# S&W 360pd



## jimjack (Nov 25, 2009)

I can fire 357 and 38 in the weapon.

357's will give you a blood blister, if you're not careful, so I usually take 38 to the range.

Was at the range with several friends yesterday. I loaded up 357 for a friend to fire. Soon we realized the cylinder wouldn't advance. Stays put in one spot. You can pull back on the trigger and manually rotate the cylinder.

Anyone run across this before and can give me an idea how I can repair without having to take to repairman at the shop? Thanks


----------



## Johnny Knoxville (Dec 27, 2009)

Are you able to remove the rounds?
When rounds are removed (double check) and you dry fire (it's ok to do) do things operate normally?

You may be experiencing "crimp jump". Light revolver, heavy rounds. As you advance through the cylinder the bullet seperates from the casing a small amount hence not allowing the cylinder to advance. The first two or three rounds may operate ok then by round 4-5 the bullet(s) have essentially lengthened to the point the nose is extended beyond the cylinder.

Are these rounds perhaps reloads? Insufficient crimp?

Solutions don't shoot .357.
Find a lighter .357 round ie.

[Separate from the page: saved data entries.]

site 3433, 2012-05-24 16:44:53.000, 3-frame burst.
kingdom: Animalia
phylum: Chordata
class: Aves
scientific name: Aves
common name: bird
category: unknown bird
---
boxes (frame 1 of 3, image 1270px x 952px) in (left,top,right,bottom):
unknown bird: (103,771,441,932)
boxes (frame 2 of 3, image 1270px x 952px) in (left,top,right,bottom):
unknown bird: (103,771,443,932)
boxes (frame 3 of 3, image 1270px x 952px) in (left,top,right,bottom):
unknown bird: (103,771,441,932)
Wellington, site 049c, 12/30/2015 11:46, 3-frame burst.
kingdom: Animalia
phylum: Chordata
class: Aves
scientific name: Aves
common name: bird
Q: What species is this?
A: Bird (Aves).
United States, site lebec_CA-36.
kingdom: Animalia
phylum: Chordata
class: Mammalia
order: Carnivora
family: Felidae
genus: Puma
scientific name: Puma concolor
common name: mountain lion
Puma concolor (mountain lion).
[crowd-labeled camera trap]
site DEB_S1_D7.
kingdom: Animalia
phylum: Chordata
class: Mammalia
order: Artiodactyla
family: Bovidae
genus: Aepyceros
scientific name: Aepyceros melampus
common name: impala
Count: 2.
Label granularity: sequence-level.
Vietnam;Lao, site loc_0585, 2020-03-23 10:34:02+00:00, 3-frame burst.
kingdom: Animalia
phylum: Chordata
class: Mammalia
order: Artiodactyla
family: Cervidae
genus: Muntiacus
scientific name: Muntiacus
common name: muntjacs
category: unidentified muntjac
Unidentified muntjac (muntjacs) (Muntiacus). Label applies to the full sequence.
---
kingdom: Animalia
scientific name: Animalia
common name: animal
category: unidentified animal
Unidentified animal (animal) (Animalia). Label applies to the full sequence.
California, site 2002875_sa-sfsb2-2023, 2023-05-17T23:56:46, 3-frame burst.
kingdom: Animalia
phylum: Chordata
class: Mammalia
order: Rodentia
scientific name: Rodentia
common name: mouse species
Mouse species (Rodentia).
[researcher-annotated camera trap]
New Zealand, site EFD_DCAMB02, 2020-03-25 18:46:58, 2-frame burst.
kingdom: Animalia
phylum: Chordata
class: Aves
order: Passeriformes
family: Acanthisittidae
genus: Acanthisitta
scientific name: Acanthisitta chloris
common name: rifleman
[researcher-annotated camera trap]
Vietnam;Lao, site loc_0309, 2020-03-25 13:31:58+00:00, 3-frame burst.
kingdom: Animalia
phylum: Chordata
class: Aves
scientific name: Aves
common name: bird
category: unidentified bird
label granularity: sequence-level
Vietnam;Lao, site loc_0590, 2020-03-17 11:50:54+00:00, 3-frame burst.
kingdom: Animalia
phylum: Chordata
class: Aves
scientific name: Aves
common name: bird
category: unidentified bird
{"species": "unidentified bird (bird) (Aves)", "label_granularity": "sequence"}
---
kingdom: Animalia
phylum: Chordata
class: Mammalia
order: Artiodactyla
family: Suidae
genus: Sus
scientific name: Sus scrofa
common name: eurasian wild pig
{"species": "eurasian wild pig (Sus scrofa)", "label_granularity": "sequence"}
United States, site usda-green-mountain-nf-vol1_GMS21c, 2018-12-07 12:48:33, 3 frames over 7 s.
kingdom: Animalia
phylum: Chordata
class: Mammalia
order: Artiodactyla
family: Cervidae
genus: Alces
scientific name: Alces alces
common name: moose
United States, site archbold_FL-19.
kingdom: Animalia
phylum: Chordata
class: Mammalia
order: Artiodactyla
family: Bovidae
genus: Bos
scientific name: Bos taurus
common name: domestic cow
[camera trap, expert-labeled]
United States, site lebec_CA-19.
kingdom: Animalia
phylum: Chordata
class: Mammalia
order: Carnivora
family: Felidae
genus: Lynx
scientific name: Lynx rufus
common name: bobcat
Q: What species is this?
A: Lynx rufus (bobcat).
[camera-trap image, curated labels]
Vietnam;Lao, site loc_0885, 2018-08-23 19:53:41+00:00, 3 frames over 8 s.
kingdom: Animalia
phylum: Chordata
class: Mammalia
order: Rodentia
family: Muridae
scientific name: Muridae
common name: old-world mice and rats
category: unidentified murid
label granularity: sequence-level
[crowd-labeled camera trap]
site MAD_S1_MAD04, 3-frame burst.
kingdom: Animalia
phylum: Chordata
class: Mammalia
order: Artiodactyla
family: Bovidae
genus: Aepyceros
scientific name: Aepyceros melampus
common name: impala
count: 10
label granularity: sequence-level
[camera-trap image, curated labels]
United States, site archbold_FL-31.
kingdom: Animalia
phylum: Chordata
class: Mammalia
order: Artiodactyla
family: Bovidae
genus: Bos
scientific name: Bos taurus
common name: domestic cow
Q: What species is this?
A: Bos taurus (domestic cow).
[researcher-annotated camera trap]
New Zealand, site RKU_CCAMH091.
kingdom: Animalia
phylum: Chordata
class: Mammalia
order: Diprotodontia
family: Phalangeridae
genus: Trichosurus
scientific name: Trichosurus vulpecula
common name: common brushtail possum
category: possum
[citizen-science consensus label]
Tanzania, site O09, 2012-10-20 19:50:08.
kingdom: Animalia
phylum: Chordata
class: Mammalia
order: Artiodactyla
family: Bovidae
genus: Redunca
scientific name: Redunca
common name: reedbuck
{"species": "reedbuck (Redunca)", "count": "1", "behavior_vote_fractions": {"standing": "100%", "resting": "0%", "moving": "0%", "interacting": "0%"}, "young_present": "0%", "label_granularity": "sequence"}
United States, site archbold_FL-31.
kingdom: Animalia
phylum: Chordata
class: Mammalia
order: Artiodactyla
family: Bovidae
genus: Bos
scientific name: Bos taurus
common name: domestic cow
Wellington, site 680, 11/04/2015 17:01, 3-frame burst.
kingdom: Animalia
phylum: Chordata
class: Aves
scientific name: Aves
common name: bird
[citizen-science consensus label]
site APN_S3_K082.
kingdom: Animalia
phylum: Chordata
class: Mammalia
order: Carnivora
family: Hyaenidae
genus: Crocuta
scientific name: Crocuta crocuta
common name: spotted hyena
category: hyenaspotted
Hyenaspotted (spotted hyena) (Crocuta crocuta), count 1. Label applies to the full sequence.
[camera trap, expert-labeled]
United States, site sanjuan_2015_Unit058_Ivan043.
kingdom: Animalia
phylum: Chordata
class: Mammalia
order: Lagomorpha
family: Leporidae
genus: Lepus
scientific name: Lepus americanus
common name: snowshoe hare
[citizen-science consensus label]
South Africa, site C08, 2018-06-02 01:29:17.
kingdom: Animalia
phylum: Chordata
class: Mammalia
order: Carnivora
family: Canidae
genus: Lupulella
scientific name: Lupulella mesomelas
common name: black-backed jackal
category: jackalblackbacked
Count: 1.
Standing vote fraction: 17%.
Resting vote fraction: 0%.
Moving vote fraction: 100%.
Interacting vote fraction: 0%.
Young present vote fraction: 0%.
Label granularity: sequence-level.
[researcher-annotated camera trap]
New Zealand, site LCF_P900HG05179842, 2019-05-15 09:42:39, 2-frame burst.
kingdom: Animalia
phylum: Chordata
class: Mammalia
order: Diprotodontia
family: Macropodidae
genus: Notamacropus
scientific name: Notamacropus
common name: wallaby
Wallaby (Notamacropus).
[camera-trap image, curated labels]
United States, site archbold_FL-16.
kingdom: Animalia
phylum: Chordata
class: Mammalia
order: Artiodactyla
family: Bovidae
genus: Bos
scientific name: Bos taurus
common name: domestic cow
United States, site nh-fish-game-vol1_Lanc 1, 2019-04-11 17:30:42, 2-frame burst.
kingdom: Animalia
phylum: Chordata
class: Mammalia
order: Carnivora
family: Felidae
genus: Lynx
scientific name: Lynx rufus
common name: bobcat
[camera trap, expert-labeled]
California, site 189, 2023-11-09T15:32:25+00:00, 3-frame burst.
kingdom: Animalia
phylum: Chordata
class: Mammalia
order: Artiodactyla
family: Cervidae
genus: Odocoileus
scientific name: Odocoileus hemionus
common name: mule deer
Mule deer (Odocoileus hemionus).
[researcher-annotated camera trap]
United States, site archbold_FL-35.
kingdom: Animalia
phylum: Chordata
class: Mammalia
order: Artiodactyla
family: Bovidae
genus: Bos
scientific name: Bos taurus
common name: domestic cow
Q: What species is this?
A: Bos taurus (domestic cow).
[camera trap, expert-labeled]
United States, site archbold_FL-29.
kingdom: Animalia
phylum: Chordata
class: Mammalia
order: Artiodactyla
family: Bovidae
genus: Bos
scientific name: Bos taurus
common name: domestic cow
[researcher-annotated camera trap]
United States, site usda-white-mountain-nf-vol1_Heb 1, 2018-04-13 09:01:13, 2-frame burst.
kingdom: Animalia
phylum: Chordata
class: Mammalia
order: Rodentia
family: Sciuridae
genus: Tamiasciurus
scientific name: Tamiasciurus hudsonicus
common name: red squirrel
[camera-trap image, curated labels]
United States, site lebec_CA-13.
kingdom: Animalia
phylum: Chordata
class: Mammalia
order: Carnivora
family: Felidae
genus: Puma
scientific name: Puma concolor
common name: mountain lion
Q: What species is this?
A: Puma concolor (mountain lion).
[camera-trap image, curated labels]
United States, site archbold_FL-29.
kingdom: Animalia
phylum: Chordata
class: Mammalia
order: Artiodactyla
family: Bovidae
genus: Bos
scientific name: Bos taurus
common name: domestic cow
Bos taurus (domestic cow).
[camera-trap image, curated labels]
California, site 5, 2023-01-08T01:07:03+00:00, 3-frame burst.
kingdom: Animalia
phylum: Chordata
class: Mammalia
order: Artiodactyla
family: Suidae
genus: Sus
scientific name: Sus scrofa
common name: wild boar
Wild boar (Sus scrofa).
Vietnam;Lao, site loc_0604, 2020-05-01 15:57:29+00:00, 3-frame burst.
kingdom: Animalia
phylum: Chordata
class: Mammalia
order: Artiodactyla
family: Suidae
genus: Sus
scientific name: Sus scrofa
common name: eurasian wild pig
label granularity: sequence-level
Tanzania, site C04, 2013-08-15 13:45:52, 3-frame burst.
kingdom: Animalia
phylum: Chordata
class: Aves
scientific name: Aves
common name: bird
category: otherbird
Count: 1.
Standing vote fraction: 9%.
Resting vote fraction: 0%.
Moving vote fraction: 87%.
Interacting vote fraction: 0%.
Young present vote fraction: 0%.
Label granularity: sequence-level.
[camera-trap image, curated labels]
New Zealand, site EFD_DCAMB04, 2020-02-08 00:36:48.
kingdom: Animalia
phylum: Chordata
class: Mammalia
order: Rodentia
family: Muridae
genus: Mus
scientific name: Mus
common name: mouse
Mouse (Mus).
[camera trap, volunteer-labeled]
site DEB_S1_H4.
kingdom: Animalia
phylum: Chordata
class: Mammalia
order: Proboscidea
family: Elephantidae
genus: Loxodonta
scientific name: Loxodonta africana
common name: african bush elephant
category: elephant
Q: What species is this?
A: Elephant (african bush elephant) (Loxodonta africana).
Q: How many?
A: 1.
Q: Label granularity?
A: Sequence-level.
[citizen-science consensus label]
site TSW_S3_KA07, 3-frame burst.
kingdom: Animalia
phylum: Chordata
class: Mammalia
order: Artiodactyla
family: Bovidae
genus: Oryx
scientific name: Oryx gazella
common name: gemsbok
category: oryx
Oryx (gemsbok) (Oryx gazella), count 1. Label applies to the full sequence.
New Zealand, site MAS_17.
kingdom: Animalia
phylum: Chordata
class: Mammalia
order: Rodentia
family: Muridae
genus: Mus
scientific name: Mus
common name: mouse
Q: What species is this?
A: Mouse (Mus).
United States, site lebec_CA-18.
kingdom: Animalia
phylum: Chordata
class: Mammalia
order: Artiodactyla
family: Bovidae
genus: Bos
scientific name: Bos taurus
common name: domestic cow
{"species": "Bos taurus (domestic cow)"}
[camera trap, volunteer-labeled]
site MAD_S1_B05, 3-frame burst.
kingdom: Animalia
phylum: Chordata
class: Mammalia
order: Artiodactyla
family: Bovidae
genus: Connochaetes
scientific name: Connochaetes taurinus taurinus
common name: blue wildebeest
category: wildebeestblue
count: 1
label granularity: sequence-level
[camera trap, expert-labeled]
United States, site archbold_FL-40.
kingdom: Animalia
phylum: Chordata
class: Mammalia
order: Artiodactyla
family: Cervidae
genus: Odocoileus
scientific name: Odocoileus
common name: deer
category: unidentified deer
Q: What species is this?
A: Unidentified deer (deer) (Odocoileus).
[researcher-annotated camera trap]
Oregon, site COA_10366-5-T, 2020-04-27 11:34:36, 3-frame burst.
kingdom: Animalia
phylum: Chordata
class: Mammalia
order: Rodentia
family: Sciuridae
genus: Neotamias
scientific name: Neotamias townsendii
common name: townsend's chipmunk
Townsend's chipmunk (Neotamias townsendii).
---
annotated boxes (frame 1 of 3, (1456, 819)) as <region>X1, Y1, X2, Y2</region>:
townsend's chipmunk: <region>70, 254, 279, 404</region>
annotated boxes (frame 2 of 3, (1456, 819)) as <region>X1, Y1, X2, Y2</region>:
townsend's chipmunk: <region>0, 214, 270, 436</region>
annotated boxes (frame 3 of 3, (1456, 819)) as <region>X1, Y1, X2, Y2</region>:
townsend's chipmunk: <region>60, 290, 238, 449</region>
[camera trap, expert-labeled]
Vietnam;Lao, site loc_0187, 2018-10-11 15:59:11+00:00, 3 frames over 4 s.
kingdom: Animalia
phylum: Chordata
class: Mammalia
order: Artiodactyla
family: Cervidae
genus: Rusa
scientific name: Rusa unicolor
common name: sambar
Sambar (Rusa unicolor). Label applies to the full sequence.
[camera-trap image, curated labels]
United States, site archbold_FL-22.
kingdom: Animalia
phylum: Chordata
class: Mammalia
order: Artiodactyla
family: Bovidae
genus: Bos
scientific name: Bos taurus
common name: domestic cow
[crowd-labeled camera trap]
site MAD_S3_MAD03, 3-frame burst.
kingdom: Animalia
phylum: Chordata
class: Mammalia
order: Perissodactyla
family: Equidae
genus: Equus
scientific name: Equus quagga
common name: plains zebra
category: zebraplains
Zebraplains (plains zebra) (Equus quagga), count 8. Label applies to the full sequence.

Speer Gold Dot for Short Barrels

In the future you can check rounds by using a Sharpie pen and marking the case/bullet joint and after each round reinspect and see if things are moving. Find a different round.

I carry my 340 with .38spl Plus P SGDFSB. 135 gr.

If this writing is off base call s&W they will pay for shipping both ways and repair for free. You have a lifetime warranty.

Hope this helps.

*Definition for "jump crimp" : The unintended, forward movement of a bullet from its original crimped position in the cartridge case. This normally occurs when a fired shot produces enough recoil to dislodge the bullet, which could have been poorly or improperly crimped. Most commonly seen in revolvers and tubular magazine firearms.*

OR Lightweight revolvers and heavy loads despite the gun is rated for the round.

http://www.thehighroad.org/archive/index.php/t-223239.html


----------